Stored items
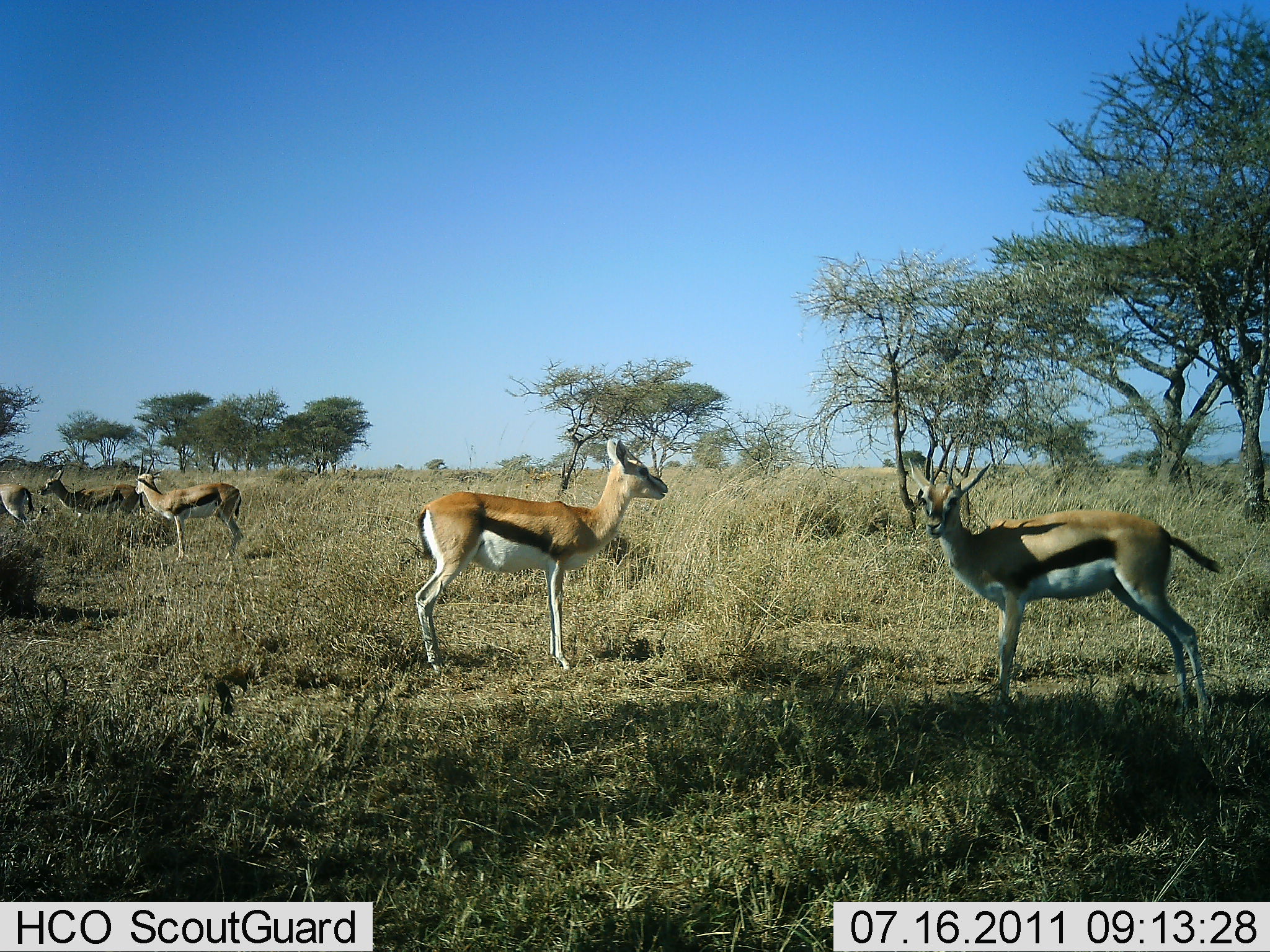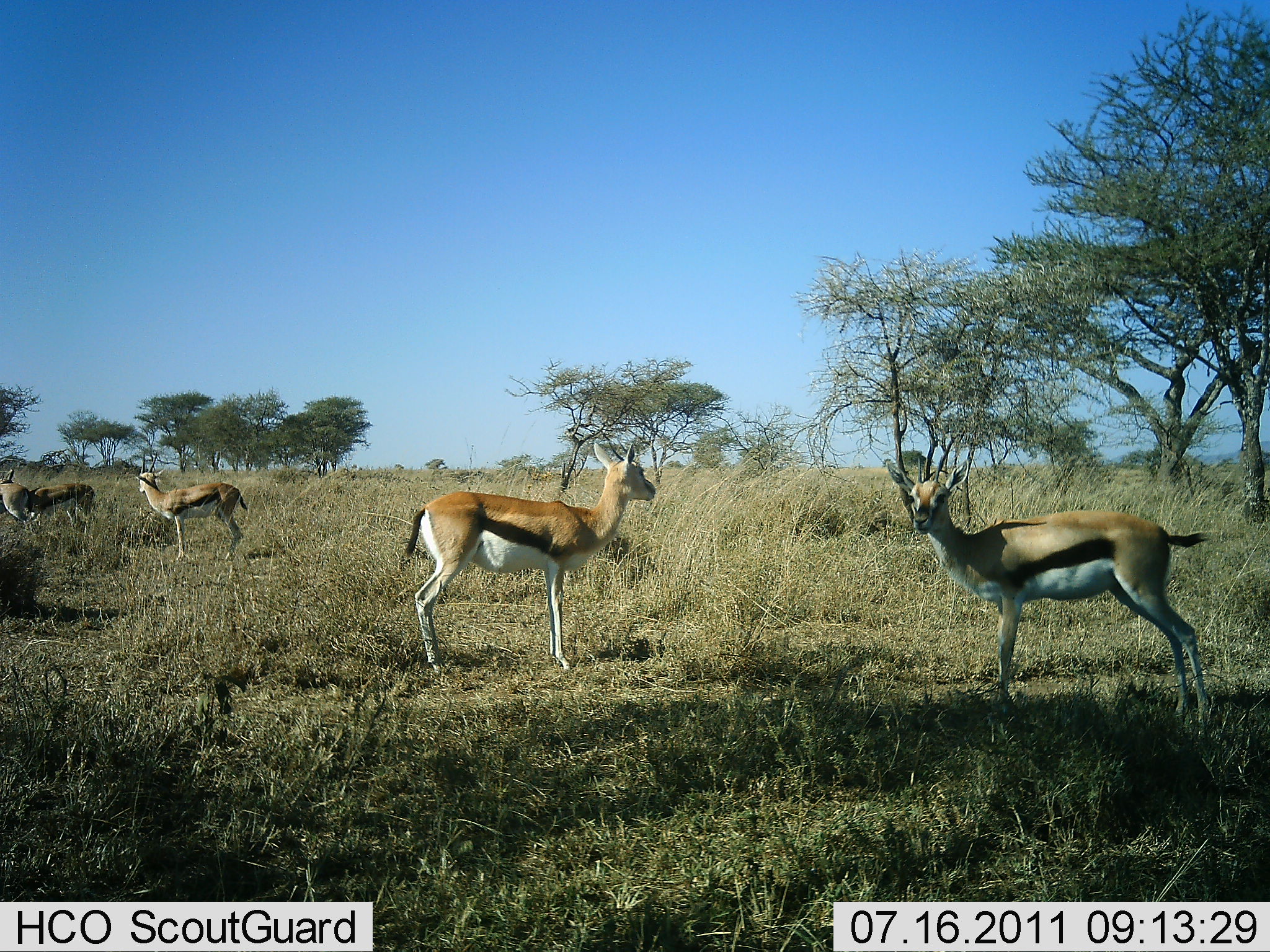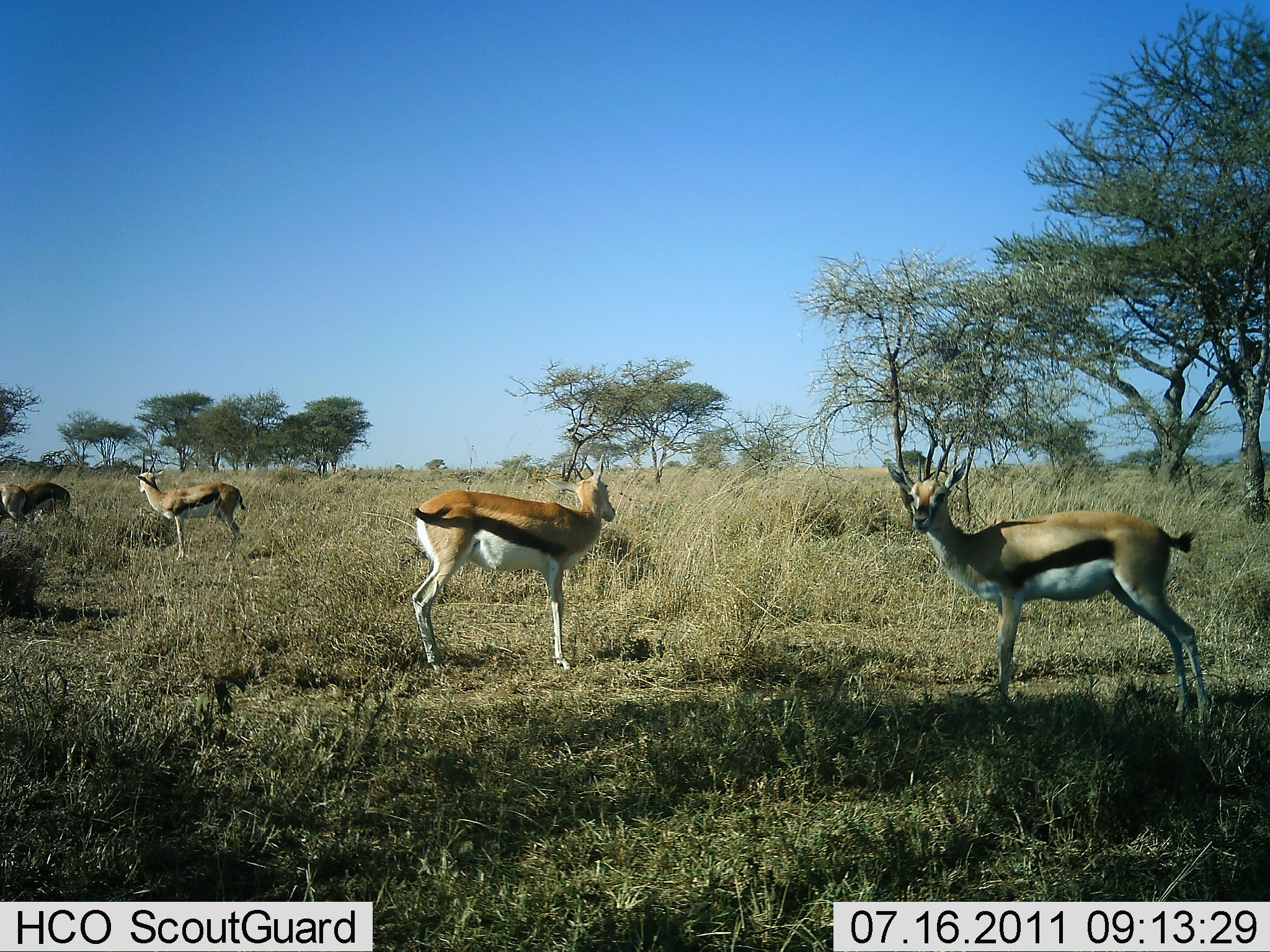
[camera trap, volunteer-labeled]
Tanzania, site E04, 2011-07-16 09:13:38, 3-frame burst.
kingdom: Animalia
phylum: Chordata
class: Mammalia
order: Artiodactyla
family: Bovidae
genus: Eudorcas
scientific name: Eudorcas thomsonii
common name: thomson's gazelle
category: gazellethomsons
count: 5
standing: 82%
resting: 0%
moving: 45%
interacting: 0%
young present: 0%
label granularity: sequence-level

...

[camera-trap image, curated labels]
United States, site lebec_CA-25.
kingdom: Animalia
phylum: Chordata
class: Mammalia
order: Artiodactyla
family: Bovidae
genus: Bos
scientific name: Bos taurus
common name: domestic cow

==

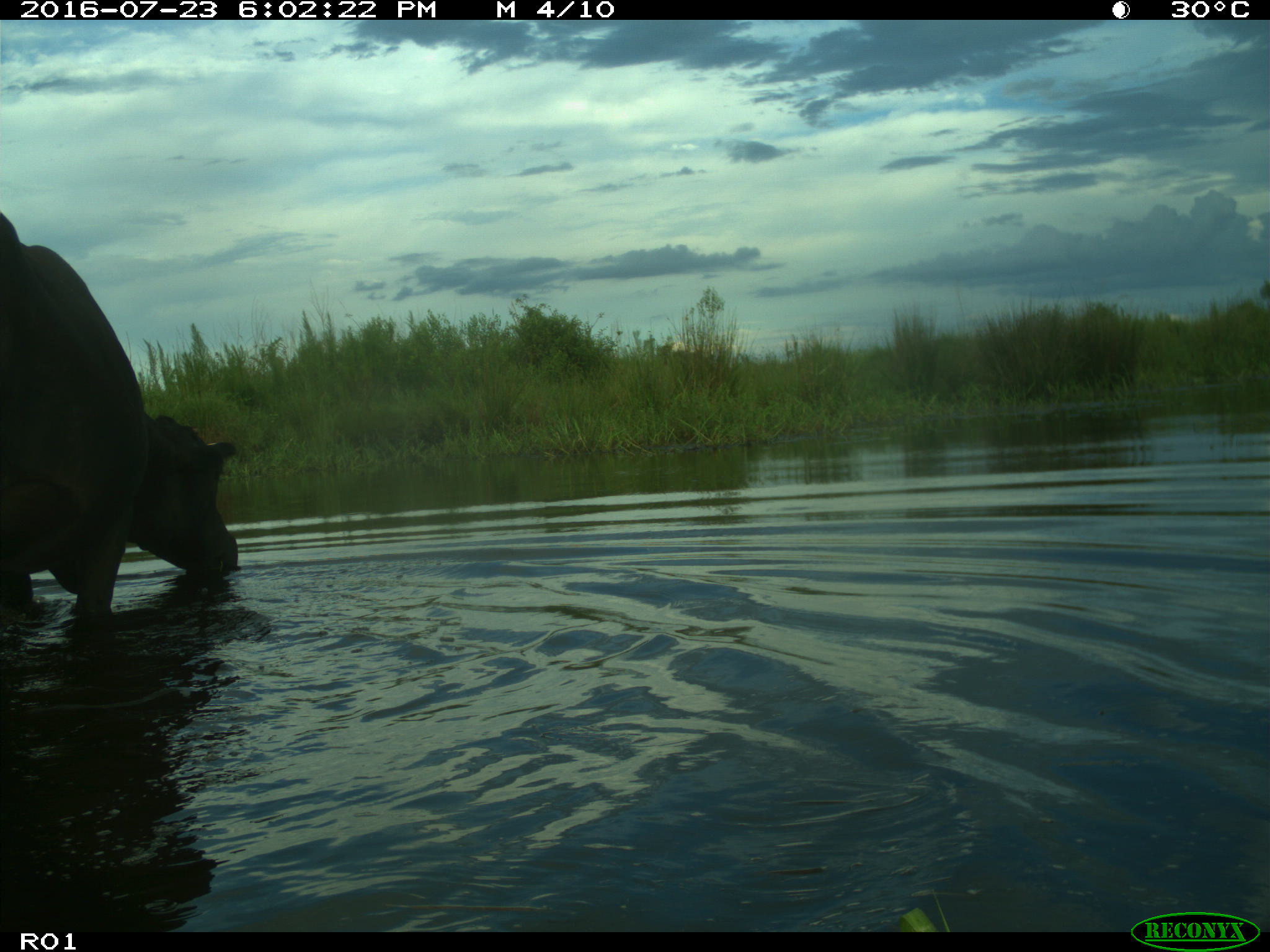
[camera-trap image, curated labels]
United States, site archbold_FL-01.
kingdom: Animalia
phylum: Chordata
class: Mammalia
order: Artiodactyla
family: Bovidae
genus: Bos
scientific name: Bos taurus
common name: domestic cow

=== About this task ===
From the entries above, extract only the lines running from the one containing "[camera trap, volunteer-labeled]" through the one containing "label granularity: sequence-level", inclusive.

=== Exercise output ===
[camera trap, volunteer-labeled]
Tanzania, site E04, 2011-07-16 09:13:38, 3-frame burst.
kingdom: Animalia
phylum: Chordata
class: Mammalia
order: Artiodactyla
family: Bovidae
genus: Eudorcas
scientific name: Eudorcas thomsonii
common name: thomson's gazelle
category: gazellethomsons
count: 5
standing: 82%
resting: 0%
moving: 45%
interacting: 0%
young present: 0%
label granularity: sequence-level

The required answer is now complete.